Because of the way our minds work, situations and things have meanings for us and we tend to notice what we are predisposed to see. Some days you’ll notice people with bandages on some part of their body, other days you’ll keep noticing people carrying guitars. There’s no more than the usual number of such things on any given day but somewhere in your mind you are thinking about it and so you notice. When you photograph on the street this mechanism becomes the basis for building a collection of images.
You go out without any specific intentions; you photograph whatever crosses your path; you exercise no control over the subject except where you choose to stand and when to trip the shutter, and after months of shooting you end up with a coherent body of work. It seems to me that the camera provides you with a way of externalising your thoughts, your brain’s highly selective focus provokes your impulse to press the shutter. You notice the things that feed into what you are thinking about, whether you are aware of it or not.
I had been using this approach to for a number of years and had become fairly good at it but in the end I found that the images lacked the emphatic communication with the viewer that I was after. The images were too diffuse and there were too many irrelevant distractions in the frame. In other words, they looked too much like the world. I felt that I needed to break them free from that constraint so I decided to work on a series of images from which I would present only small portions of the scenes I photographed.
This idea had come to me from some books I had been looking at which featured details from important paintings. The authors would focus in on a small section; a gesture, something hanging on the wall, or in the distant landscape, and explain what it meant. This way of reading images was very compelling to me. It suggested that a rhetorical system could be developed to create a form of open-ended story telling. When I began working on the street I focused on the specific small details that I felt had the most potential for meaning when separated from their context. I hoped that this would allow them to operate freely in the mind of the viewer as a provocation to their own internal storyteller. These images could then be arranged and sequenced in such a way that a new context could be created by their interrelationship. This would allow me a certain amount of narrative control while still allowing the audience the experience of deciphering the meaning.
These photographs are all, technically, documentary photographs. I didn’t pose or arrange anything. I went out, I looked around and I photographed what I thought were interesting subjects without any intervention. When it came time to make prints I selected all the images that I thought worked well as compositions. It was all very straightforward and fairly neutral but in the end the results were very idiosyncratic. Originally I considered displaying the images in random sequences, or allowing the viewers to rearrange them on a gallery wall but then I decided that they needed to be presented in a book. I had faith that no matter how vigorously I sequenced them there was still plenty of space available for the audience to work out their own ideas.
The subversion of the objective report of the photograph is an important aspect of my work. This series is basically a project of fragmentation and reconstitution. The formal aspects of the images reinforce this. I shot it all on 35mm film with an ASA of 3200 and then I used only a 1/8 - 1/4 inch portion of the negative for the final image. The resulting graininess emphasises the surface of the film and breaks down the transparency of the representation. The image is not a direct seamless report of the subject, it is overtly mediated.

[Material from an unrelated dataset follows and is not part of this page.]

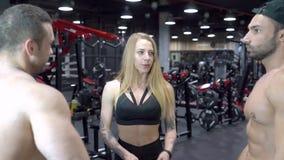 小组年轻体育人民谈话在健身房的一个断裂期间 股票录像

This grainy look is also intended to suggest a state where the world of appearances is reduced to an articulated surface, animated from behind by a field of energy. It’s as if what we see is really just a scrim onto which natural forces are projected from behind and that scrim keeps you from getting too close to the origins of those forces. The world (as depicted at the film plane) is (metaphorically) the interface between your mind and the energies beneath that grainy surface.